- Analysis by CryptoQuant indicated a potential market trigger for BTC.
- Market measures and indicators appeared positive.
- Daily and weekly increases in the price of bitcoin indicate that the market might be recovering from the decline of FTX.
Over the past week, Bitcoin [BTC] saw increases, but its price remained below forecasts. BTC’s price had risen by almost 3% during the previous seven days as of the time of publication. Additionally, with a market capitalization of $327.2 billion, BTC was trading just above the $17,000 threshold at $17,019.18.
Even so, a new bull movement can start shortly if the stars align in the investors’ favor. Author and analyst at CryptoQuant Dan Lim recently released an analysis that speculated on the possibility of a BTC market bottom.
The volatility is nothing new, and it’s a major factor in why experts advise novice cryptocurrency investors to exercise extreme caution when designating a portion of their portfolio to digital currencies. The value of bitcoin has increased steadily over time, comparable to that of every other cryptocurrency available.
Should Bitcoin investors be happy?

According to Dan Lim’s findings, BTC’s market value to realized value has remained below one for over 170 days this year, and for 134 days in 2018. However, there has been a recent trend reversal, which indicates that an episode in which BTC’s market value exceeds its realized value is possible in the near future.
It’s interesting to note that Dan also published another analysis that demonstrated the failure of BTC’s hash ribbon methodology. The analysis shows that, for the first time since the golden cross of the Hash Ribbon model, the dead cross arrived without a rise in the price of Bitcoin.
Due to the bank run at the FTX exchange, one of the biggest mining pools in the world, F2Pool, had a sharp fall in hash rate. Additionally, as a result of this, the price of Bitcoin fell to almost $16,000. In addition, Bitcoin miners released 10,000 BTC as of December 1st, which made things difficult for miners during the past several weeks.

A memorable December, then?
The $15,800 and $17,200 levels on the daily BTC chart appeared to act as support and resistance for the price of the king coin, respectively.

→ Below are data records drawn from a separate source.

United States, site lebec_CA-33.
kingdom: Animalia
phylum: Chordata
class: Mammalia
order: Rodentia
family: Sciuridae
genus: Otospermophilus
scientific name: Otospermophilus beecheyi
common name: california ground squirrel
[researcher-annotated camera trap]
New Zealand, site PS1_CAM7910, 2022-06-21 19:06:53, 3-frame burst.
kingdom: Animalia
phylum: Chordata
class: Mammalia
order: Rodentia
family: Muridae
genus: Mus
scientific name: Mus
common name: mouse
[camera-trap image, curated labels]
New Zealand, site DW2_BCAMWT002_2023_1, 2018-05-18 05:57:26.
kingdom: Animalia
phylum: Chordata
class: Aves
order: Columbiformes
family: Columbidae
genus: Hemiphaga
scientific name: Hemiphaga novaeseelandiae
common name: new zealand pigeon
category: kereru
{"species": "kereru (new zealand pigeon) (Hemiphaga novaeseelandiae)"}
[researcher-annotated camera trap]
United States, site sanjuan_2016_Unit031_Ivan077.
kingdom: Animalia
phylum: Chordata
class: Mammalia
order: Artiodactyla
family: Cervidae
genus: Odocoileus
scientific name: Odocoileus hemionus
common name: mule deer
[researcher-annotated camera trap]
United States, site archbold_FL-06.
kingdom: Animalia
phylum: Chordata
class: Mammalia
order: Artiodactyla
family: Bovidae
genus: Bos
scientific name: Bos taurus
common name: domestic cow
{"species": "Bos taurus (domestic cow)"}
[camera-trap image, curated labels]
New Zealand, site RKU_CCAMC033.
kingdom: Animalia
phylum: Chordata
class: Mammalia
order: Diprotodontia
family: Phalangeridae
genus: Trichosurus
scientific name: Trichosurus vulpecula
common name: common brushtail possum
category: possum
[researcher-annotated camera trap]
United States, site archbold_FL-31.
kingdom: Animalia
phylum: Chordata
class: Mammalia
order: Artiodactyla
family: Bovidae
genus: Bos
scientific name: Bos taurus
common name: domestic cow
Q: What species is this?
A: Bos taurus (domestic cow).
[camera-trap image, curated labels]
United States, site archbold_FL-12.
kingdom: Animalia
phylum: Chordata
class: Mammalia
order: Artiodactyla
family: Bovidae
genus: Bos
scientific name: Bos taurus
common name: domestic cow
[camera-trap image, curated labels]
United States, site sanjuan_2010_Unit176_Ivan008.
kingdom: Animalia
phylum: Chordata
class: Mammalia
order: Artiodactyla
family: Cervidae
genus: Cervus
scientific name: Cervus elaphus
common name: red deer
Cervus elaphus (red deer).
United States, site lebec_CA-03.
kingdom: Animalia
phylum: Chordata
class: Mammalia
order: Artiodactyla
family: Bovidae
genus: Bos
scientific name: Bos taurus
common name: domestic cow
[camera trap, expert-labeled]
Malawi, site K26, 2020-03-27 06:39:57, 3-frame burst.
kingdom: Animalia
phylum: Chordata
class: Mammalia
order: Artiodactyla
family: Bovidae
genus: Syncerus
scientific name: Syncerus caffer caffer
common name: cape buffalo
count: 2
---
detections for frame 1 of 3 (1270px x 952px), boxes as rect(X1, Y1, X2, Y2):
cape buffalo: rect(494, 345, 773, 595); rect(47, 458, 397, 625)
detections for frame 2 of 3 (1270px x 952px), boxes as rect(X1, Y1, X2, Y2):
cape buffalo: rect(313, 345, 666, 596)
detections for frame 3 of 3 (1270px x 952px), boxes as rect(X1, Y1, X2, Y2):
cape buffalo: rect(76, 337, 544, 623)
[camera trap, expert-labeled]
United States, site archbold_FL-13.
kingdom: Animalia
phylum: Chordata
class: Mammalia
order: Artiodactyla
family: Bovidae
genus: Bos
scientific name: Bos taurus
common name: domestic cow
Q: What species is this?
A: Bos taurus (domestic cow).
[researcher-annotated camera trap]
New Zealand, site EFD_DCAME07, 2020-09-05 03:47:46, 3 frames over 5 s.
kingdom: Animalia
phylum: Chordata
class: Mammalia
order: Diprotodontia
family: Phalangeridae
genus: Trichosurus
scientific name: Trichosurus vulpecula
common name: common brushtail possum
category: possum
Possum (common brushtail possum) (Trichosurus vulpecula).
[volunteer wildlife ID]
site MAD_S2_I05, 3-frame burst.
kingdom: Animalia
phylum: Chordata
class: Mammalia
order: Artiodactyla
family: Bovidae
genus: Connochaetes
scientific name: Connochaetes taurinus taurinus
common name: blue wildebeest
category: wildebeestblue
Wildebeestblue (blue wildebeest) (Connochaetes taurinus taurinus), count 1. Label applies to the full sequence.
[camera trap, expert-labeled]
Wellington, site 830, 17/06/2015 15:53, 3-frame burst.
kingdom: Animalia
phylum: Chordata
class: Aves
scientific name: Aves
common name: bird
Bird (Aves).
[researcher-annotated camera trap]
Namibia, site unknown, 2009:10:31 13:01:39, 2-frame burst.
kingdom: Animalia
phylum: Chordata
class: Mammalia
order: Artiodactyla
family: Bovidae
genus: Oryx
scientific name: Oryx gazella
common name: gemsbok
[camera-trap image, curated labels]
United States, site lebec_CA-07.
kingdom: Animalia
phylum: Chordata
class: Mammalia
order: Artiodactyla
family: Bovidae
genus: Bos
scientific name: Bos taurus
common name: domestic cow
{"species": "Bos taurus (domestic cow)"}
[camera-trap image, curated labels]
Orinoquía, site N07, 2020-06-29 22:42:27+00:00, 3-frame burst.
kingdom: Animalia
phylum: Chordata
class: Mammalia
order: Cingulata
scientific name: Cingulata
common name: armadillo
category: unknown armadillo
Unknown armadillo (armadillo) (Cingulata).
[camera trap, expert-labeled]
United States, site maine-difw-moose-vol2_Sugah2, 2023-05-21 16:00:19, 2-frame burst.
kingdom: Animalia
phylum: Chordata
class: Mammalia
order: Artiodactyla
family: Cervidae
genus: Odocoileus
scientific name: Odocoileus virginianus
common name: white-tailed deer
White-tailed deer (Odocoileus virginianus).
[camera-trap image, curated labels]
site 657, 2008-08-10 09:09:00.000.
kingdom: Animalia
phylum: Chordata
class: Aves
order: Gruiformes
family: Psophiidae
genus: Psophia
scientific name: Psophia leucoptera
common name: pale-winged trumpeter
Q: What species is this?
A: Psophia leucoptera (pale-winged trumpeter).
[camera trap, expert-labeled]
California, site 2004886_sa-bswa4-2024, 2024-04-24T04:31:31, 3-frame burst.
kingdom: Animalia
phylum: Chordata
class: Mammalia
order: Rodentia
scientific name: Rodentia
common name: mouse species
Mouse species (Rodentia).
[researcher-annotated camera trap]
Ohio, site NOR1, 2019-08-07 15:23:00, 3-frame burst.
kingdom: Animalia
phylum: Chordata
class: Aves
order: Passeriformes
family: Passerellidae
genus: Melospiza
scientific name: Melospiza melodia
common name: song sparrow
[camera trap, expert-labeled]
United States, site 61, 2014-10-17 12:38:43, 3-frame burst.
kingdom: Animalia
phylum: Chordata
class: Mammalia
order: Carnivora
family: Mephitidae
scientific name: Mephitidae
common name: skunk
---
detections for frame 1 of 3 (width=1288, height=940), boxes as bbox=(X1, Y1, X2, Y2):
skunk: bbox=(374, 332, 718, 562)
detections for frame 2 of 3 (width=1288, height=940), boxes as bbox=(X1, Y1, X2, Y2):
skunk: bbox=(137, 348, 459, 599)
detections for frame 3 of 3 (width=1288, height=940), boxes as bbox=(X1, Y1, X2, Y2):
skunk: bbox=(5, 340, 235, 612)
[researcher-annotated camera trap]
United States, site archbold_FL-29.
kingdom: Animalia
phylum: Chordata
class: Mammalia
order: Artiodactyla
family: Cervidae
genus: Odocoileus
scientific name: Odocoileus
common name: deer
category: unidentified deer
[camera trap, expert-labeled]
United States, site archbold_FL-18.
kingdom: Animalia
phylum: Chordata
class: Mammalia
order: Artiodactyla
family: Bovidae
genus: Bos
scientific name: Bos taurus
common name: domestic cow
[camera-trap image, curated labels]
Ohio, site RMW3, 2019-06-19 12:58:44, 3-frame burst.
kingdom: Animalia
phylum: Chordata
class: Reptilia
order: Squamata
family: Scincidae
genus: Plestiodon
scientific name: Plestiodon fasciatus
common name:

Additionally, the reading of the Moving Average Convergence Divergence (MACD) suggested that BTC might soon overcome its resistance and move up the price ladder. Investors in BTC may therefore be at a competitive advantage in the market.
Further boosting the likelihood of a northbound breakout was a slight increase in the Money Flow Index (MFI).

According to CryptoQuant’s data, BTC’s exchange reserve decreased as well, which was a good indication because it showed that there was less selling pressure. However, BTC’s transaction volume has just fallen to $260,626,928.14, a two-year low. This was troubling since it signaled that decreased network activity could harm Bitcoin in the upcoming weeks.